*** Opening of RECORDS FOR PROCESSING ***

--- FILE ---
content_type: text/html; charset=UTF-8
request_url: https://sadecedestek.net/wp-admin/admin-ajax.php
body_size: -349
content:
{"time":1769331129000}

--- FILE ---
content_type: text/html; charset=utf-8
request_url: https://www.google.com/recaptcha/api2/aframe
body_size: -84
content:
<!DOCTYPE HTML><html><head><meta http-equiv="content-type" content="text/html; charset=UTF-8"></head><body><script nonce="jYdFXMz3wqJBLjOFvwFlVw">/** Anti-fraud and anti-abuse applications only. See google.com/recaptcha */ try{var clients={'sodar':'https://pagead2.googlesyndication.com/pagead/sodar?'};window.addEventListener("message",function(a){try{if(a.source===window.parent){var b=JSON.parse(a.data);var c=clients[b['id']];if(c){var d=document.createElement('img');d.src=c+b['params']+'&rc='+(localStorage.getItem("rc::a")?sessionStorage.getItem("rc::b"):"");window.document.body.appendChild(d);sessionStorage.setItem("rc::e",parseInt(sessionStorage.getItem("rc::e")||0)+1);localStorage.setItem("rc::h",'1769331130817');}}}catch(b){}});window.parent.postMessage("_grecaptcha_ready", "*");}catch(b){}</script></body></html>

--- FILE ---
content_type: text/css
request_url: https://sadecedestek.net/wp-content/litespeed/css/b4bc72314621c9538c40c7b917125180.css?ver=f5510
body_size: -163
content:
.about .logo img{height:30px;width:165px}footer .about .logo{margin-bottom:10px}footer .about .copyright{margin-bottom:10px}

*** Close of RECORDS FOR PROCESSING ***

Search the entries for "https" and show every line that has it.

request_url: https://sadecedestek.net/wp-admin/admin-ajax.php
request_url: https://www.google.com/recaptcha/api2/aframe
<!DOCTYPE HTML><html><head><meta http-equiv="content-type" content="text/html; charset=UTF-8"></head><body><script nonce="jYdFXMz3wqJBLjOFvwFlVw">/** Anti-fraud and anti-abuse applications only. See google.com/recaptcha */ try{var clients={'sodar':'https://pagead2.googlesyndication.com/pagead/sodar?'};window.addEventListener("message",function(a){try{if(a.source===window.parent){var b=JSON.parse(a.data);var c=clients[b['id']];if(c){var d=document.createElement('img');d.src=c+b['params']+'&rc='+(localStorage.getItem("rc::a")?sessionStorage.getItem("rc::b"):"");window.document.body.appendChild(d);sessionStorage.setItem("rc::e",parseInt(sessionStorage.getItem("rc::e")||0)+1);localStorage.setItem("rc::h",'1769331130817');}}}catch(b){}});window.parent.postMessage("_grecaptcha_ready", "*");}catch(b){}</script></body></html>
request_url: https://sadecedestek.net/wp-content/litespeed/css/b4bc72314621c9538c40c7b917125180.css?ver=f5510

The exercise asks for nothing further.